Tags: Community & relationships Flourish Disability

“The braille on the globe has almost been worn smooth by hundreds of children’s hands touching and ‘reading’ it over all the years ...” – Anna Thurgood.

An ingenious world globe designed for visually impaired children in the 1950s is to be recreated using digital technology. 

The original globe, made of wood and aluminium, with braille letters punched into the aluminium, is the last of its kind. Its design allows children to understand the shapes, sizes and locations of landmasses and oceans. 

The globe was recently on show in State Library of Queensland’s (SLQ) Magnificent Makers exhibition. 

A Queensland Library Foundation crowd-funding initiative, which raised $10,000, has ensured the invention will become available for vision-impaired children of a new generation. 

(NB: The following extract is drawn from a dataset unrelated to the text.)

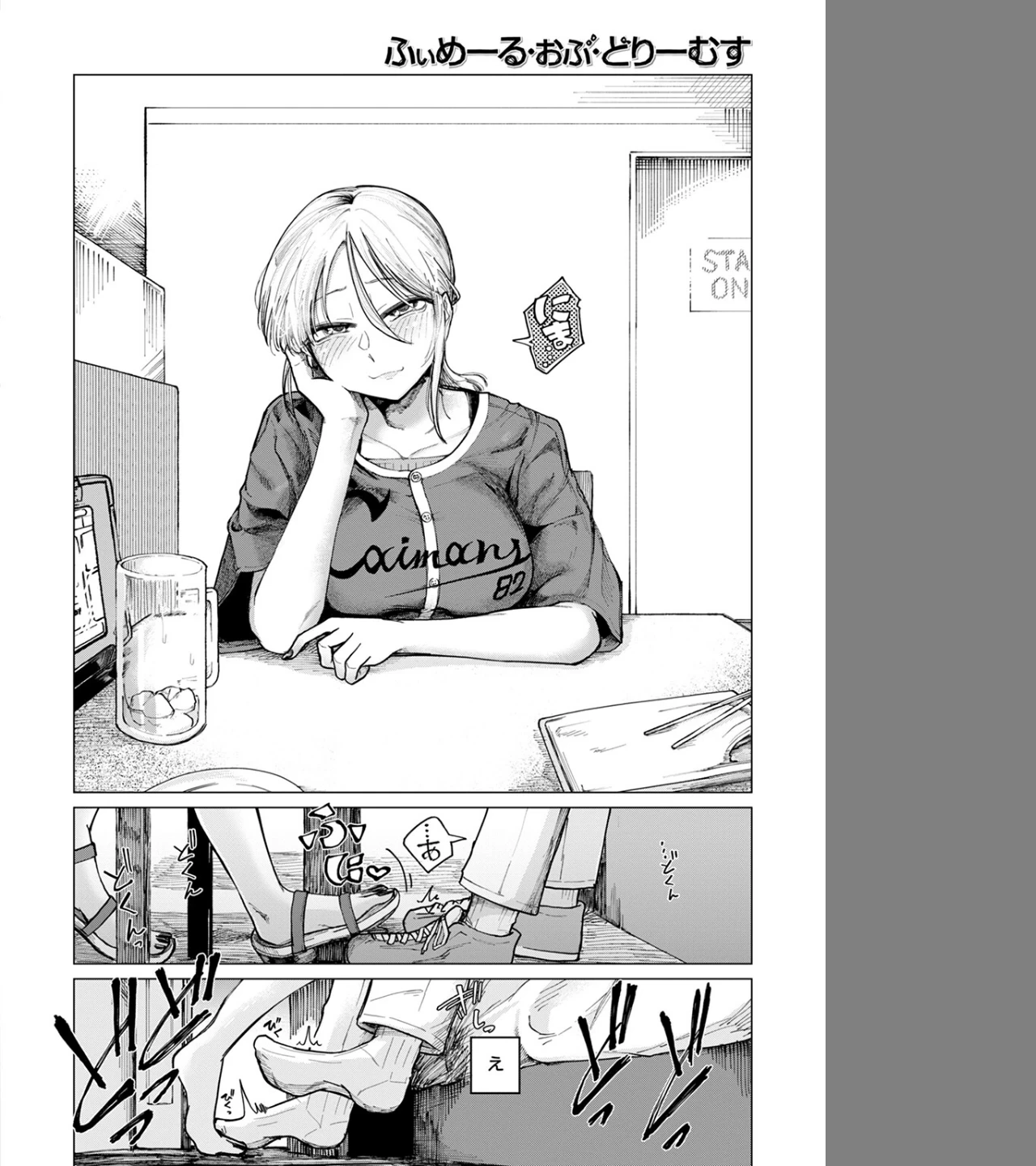 ふぃめーる・おぶ・どりーむす（単話） 画像9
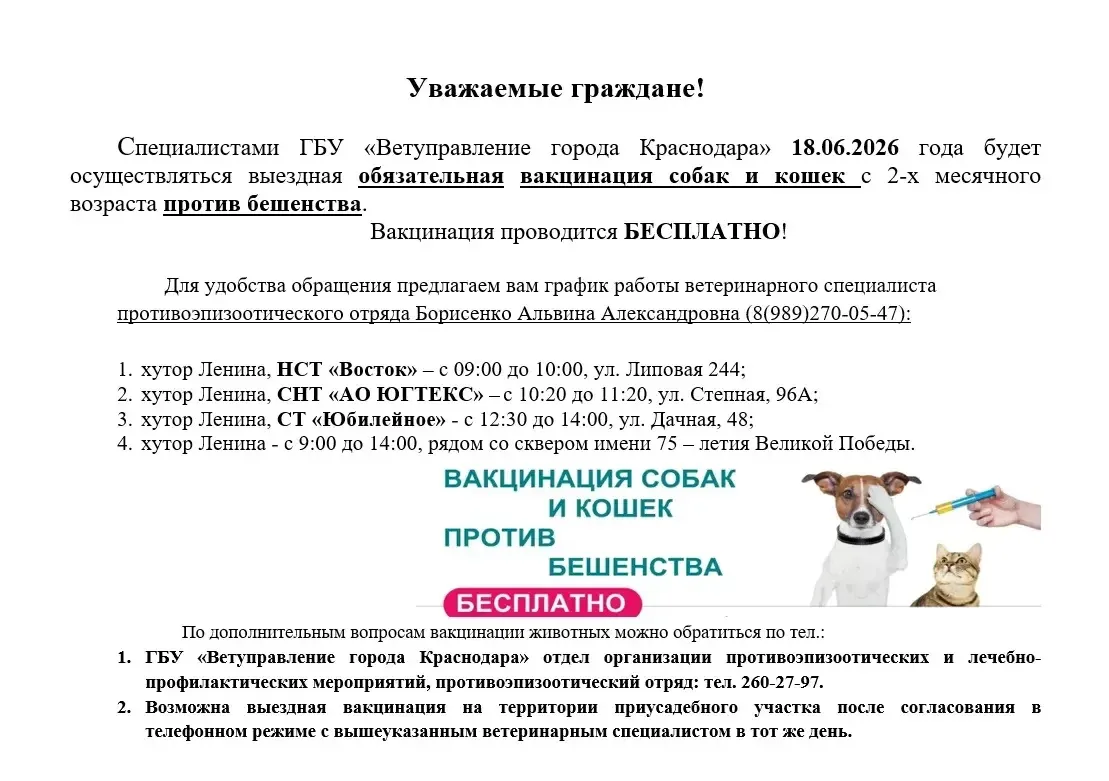 Уважаемые жители Пашковского сельского округа!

Richard “Frank” Tunley working on his braille globe

The globe’s inventor, Richard “Frank” Tunley, was known as the “fairy godfather of blind children”. While few people may recognise his name today, the Queensland small business owner, who made window blinds for a living, spent his life working at his true passion: to improve education for the blind and visually impaired. 

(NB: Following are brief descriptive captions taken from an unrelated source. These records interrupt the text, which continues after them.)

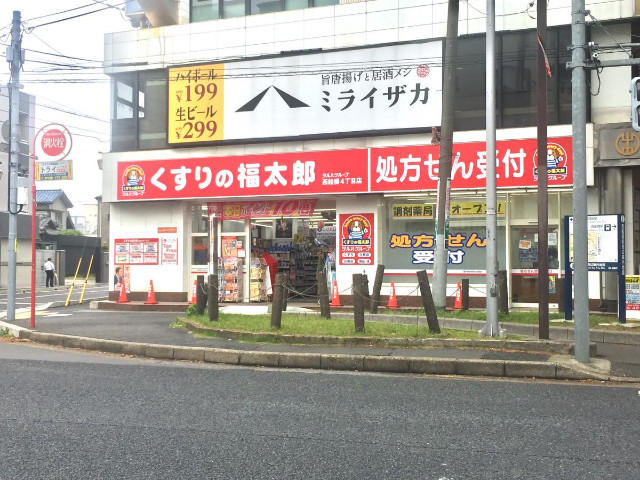 ドラックストア　くすりの福太郎西船橋南口2号店（ドラッグストア）まで245m
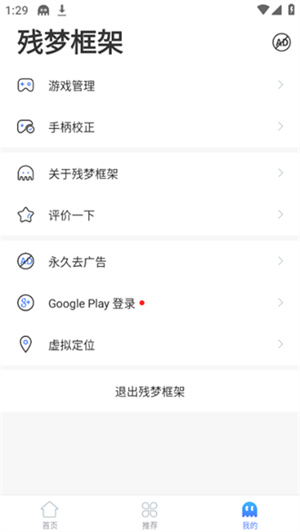 残梦框架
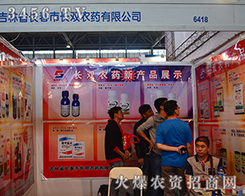 �L�����L�p�r(n��ng)ˎ�M�d���w��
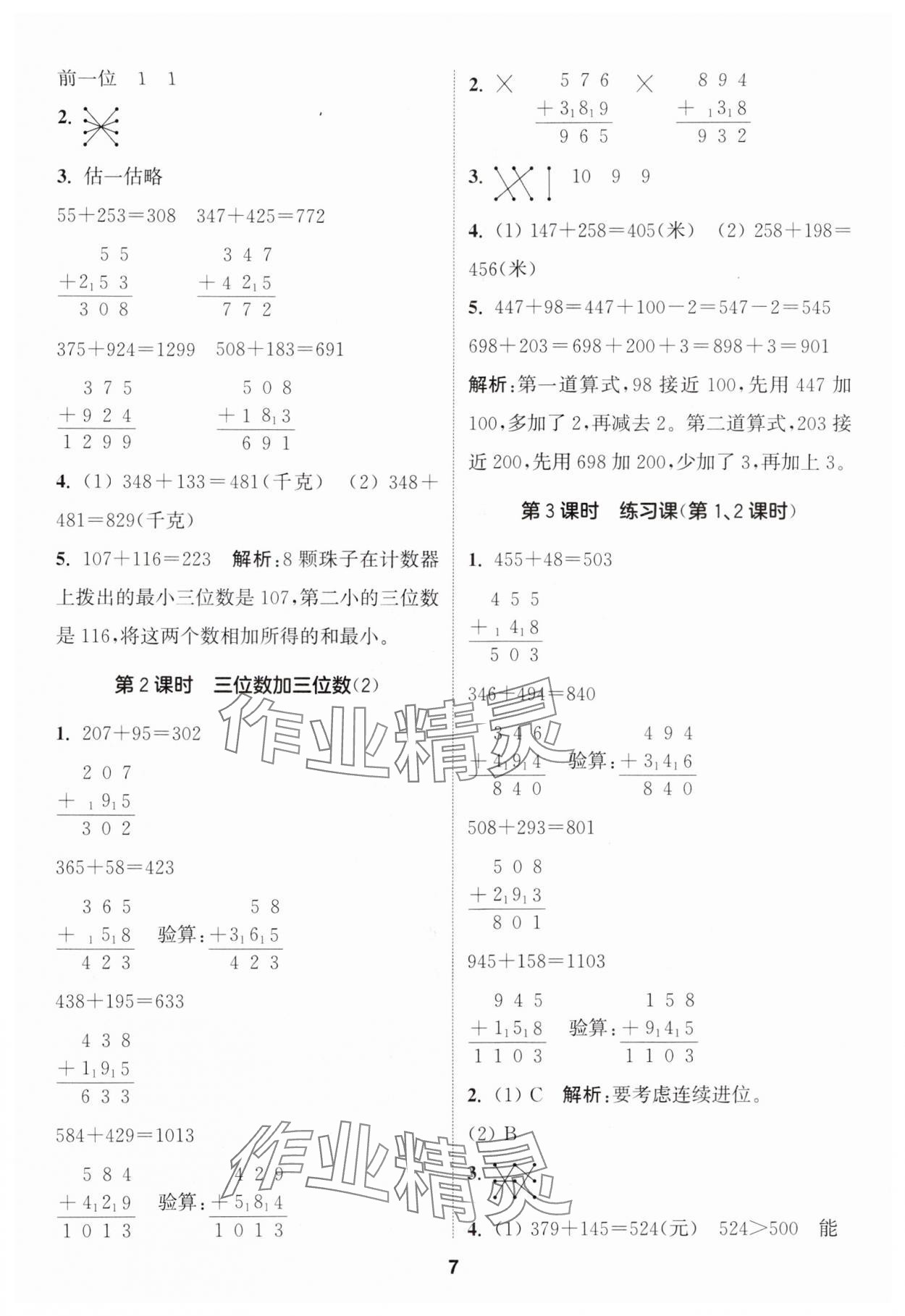 2024年通城學(xué)典課時(shí)作業(yè)本三年級(jí)數(shù)學(xué)上冊(cè)人教版 參考答案第7頁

From the 1920s Frank was voluntarily involved with a local deaf and blind school, now Narbethong State Special School in Brisbane, and was politically active. He lobbied to make education compulsory for blind and deaf children in Queensland and saw this law passed in 1924. 

Frank also made models, toys and games. These handmade items were used around Australia in the 1960s and, with help from the Queensland Braille Map and Model Club, were sent – free of charge – to schools for the blind all over the world. 

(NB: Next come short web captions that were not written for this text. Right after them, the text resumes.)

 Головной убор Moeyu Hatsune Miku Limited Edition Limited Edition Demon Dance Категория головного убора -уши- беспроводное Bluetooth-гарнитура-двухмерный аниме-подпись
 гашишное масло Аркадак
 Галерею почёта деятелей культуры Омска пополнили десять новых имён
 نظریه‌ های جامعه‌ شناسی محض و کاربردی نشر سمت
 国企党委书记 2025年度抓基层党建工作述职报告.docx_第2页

In 1953, Frank was presented a Member of the Most Excellent Order of the British Empire (MBE) for his services to the visually impaired. He continued his important work until his death in 1968, aged 89. 

Anna Thurgood, Engagement Officer with the Queensland Memory Team at SLQ, says the original globe must be protected for future generations, which meant people were not allowed to touch it during the exhibition. 

Map of Australia on the braille globe

“The braille on the globe has almost been worn smooth by hundreds of children’s hands touching and ‘reading’ it over all the years it was used by Narbethong State Special School,” Anna says. 

“Mr Tunley used a numbering system because he realised he wouldn’t be able to fit every country’s’ name on the globe’s exterior,” Anna says. “Each country has a number that corresponds to numbers on a series of ‘index’ boards fitted into slots in the globe’s stand. 

“You find the number and read the country’s name and a short phrase or description of the country.” 

The funds raised will be used to preserve the original globe and create high-resolution 3D scans. Using photogrammetry analysis, where measurements are taken from photographs to record complicated 3D designs, photographs of the globe will be taken from multiple angles to create a precise rendering of the original. 

The recorded measurements can then be entered into a 3D printer, with new versions created from resin or plastic. Learning notes will be able to be shared internationally – carrying on Frank’s mission to make his inventions available for education around the world. 

“Once the globe is 3D printed, we will be able to let people use it once more in the way it was intended,” Anna says. “I’m sure Mr Tunley would be very excited about this innovative use of new technology to carry on his vision for education.”